→ **Extract provided**:
Wellmark asking for excessive health insurance hike

Thousands of Wellmark Blue Cross/Blue Shield customers learned late last year that their health insurance premiums would go up by 11 percent in 2011. Yesterday state Insurance Commissioner Susan Voss received reports from two actuaries who found that rate hike to be too steep:

Close to 46,000 Iowa policyholders under age 65 will see an increase in their base premium rate of 10.8 percent, effective April 1, 2011, if approved. Another 3,000 basic and standard policyholders will receive an increase of 11.3 percent. Approximately 2,500 Blue Transitions policyholders will receive an increase of 15 percent.

The company raised rates by 18 percent in May of 2010. [...]

Lewis & Ellis Inc., of Overland Park, Kan., said Wellmark's proposed rate increase is too high. They recommend a 7.5 percent instead of the proposed 10.8 percent increase.

The Insurance division's in-house actuary is recommending a 9 percent increase.

→ **Provided data**:
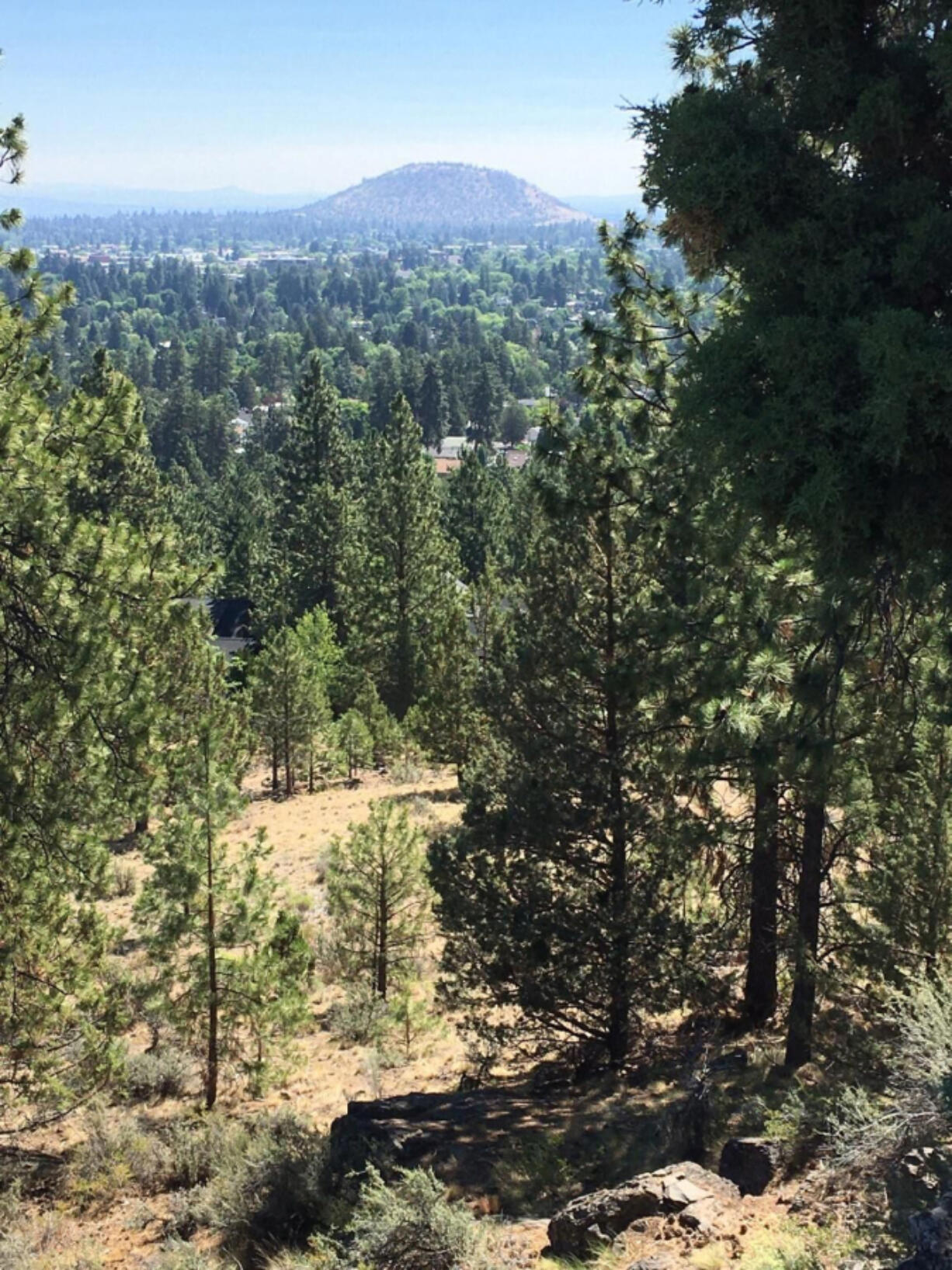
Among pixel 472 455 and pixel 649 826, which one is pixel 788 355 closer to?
pixel 649 826

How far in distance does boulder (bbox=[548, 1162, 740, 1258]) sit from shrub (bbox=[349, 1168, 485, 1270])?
1.64ft

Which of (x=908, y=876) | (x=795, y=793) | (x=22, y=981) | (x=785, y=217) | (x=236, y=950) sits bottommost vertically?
(x=236, y=950)

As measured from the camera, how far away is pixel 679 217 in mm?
6453

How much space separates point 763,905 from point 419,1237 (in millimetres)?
5020

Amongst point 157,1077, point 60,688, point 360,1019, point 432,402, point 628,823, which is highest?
point 432,402

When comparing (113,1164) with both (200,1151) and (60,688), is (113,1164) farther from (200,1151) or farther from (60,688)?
(60,688)

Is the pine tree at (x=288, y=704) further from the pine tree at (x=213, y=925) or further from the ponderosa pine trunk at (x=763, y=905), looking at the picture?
the ponderosa pine trunk at (x=763, y=905)

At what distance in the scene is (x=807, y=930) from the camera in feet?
31.0

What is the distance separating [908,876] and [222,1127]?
6.61 m

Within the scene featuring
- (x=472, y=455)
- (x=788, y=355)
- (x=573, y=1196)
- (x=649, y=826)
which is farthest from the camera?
(x=472, y=455)

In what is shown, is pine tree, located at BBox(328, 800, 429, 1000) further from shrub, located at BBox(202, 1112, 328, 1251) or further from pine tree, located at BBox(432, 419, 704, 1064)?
shrub, located at BBox(202, 1112, 328, 1251)

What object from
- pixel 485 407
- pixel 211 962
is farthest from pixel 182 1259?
pixel 485 407

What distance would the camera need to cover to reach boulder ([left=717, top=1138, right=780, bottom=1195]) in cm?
678

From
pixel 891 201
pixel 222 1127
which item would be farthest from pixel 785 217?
pixel 222 1127
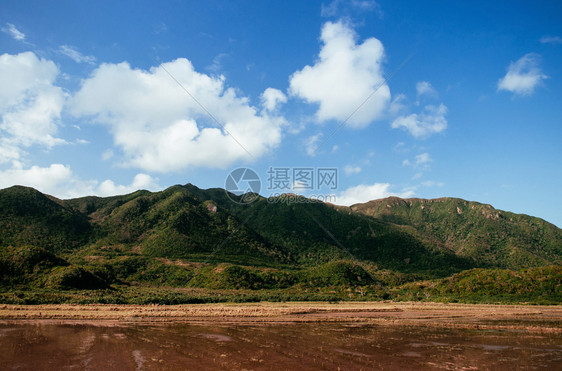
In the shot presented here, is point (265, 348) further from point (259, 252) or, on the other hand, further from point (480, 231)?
point (480, 231)

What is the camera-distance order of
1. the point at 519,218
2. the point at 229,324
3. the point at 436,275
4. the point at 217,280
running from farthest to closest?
the point at 519,218 < the point at 436,275 < the point at 217,280 < the point at 229,324

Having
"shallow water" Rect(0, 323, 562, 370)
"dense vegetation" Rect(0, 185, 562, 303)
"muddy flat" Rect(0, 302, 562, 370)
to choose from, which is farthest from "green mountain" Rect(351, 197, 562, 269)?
"shallow water" Rect(0, 323, 562, 370)

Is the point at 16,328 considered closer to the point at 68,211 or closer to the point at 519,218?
the point at 68,211

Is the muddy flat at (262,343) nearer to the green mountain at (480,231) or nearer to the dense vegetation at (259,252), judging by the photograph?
the dense vegetation at (259,252)

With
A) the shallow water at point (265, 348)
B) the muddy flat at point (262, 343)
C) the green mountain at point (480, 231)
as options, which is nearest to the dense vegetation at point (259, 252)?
the green mountain at point (480, 231)

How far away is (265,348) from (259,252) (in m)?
84.9

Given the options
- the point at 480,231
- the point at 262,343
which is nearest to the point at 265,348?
the point at 262,343

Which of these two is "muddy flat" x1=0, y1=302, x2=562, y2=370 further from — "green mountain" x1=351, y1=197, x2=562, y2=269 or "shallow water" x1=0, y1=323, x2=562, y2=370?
"green mountain" x1=351, y1=197, x2=562, y2=269

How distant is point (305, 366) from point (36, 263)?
51586 mm

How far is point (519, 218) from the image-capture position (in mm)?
141000

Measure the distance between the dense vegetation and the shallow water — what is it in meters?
21.3

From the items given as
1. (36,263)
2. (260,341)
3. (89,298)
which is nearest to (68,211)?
(36,263)

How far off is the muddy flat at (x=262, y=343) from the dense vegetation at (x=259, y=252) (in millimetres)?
17516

→ **Tasks**:
1) Answer these questions using the article on Wellmark's health insurance rate hike:
(a) By what percentage did the company raise rates in May of 2010?
(b) What increase does Lewis & Ellis Inc. recommend instead of the proposed 10.8 percent?
(c) About how many Blue Transitions policyholders would receive an increase, and how large would it be?
2) Repeat, word for word, the part of the article on Wellmark's rate hike that opens with the words containing "Thousands of Wellmark" and closes with "10.8 percent increase.".

→ **Solutions for each task**:
1)
(a) 18 percent.
(b) 7.5 percent.
(c) Approximately 2,500 policyholders would receive a 15 percent increase.

2)
Thousands of Wellmark Blue Cross/Blue Shield customers learned late last year that their health insurance premiums would go up by 11 percent in 2011. Yesterday state Insurance Commissioner Susan Voss received reports from two actuaries who found that rate hike to be too steep:

Close to 46,000 Iowa policyholders under age 65 will see an increase in their base premium rate of 10.8 percent, effective April 1, 2011, if approved. Another 3,000 basic and standard policyholders will receive an increase of 11.3 percent. Approximately 2,500 Blue Transitions policyholders will receive an increase of 15 percent.

The company raised rates by 18 percent in May of 2010. [...]

Lewis & Ellis Inc., of Overland Park, Kan., said Wellmark's proposed rate increase is too high. They recommend a 7.5 percent instead of the proposed 10.8 percent increase.